Rétablir la vérité dans le débat politique : Non, l’État n’est pas tout

Face à la montée du patriotisme identitaire dans le débat politique actuel, quelques vérités doivent être rappelées pour faire cesser les mensonges intellectuelles de certains hommes politiques qui prennent les citoyens en otage en profitant de leur ignorance. "L'ampleur de l'ignorance est sans aucun doute bien plus important que le degré de la connaissance" - dit l'érudit. Ce n'est pas une bonne raison pour en profiter et inventer des histoires qui n'ont aucun fondement réel.

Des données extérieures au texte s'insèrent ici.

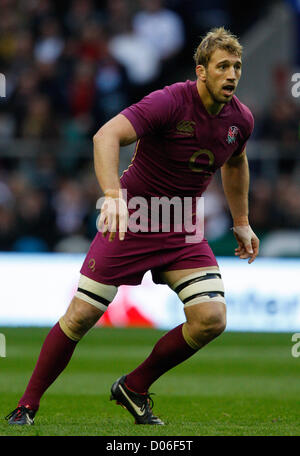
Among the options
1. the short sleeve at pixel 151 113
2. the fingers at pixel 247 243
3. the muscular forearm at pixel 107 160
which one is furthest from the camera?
the fingers at pixel 247 243

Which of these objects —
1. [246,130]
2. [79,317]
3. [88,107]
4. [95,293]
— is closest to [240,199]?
[246,130]

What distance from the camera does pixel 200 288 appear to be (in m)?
6.13

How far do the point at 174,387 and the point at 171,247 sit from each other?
263 cm

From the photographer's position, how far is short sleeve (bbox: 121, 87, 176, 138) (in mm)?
5758

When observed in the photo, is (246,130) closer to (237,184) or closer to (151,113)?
(237,184)

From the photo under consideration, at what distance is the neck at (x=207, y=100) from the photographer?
614 cm

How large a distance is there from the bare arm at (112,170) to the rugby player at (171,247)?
27 cm

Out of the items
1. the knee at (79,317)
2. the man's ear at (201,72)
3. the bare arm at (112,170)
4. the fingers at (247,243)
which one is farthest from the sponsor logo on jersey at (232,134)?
the knee at (79,317)

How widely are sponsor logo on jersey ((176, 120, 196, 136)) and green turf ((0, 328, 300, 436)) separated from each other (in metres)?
1.84

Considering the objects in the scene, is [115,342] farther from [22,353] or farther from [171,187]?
[171,187]

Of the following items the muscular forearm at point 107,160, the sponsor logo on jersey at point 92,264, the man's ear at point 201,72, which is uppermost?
the man's ear at point 201,72

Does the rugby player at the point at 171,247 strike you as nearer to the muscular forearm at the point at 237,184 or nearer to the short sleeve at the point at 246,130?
the short sleeve at the point at 246,130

L’état, tel qu’il est conçu aujourd’hui, n’apparaît qu’au XIXe siècle. Assurer qu’il a toujours existé sous une forme ou une autre n’est qu’une tentative de le légitimer par le mythe.

La polis grecque ou les empires médiévaux ne remplissent pas tous les critères pour être qualifiés d’État : un centre décisionnel disposant à la fois des moyens de coercition et de sujets se reconnaissant dans une communauté, le tout sur un territoire délimité.

Le grand empire gréco-macédonien du deuxième siècle avant notre ère ne régnait pas sur des collectivités liées entre elles par une solidarité mutuelle ou même par la perception d’un destin commun. Ses sujets n’avaient pas l’impression de faire partie de la même entité politique.

La République romaine et ensuite l’empire qui dominèrent le monde antique de la Méditerranée au centre de l’Europe et aux îles britanniques ont été toujours inclusives des populations vaincues : la définition "Civis romanus sum" valait pour tous citoyen assujetti à la "pax romana", mais chaque territoire conservait ses usages, coutumes et mêmes ses dieux. Certain empereurs vinrent même des provinces.

Au Moyen-âge, les normes sont l’apanage de la chrétienté ou du Saint Empire. La force de police, elle s’exerce dans des relations féodales très locales. Le pape et l’empereur pouvaient alors avoir une domination très large, sans gouverner effectivement qui que ce soit. Leurs sujets n’avaient d’ailleurs que peu besoin de gouvernance.

Neuf personne sur dix étaient des paysans qui devaient cultiver la terre ou mourir de faim, et donc s’autogérer. Le gouvernement intervenait pour prendre sa part, assurer une justice minimum et garantir la paix.

Pendant des siècles, le rôle principal des régnants a été de se battre pour conserver ces territoires ou en acquérir d’autres.

Louis XIV avait ainsi un demi million de soldats engagés dans toute l’Europe, mais seulement 2.000 militaires pour maintenir l’ordre dans son propre royaume.

Tous ses appels à la Patrie et au patriotisme sont le fruit , mieux le ver d’une propagande sans liens historiques, propagé aux sels fin électoraux et ne sont que la nasse pour les esprits simples, des attrapes nigauds.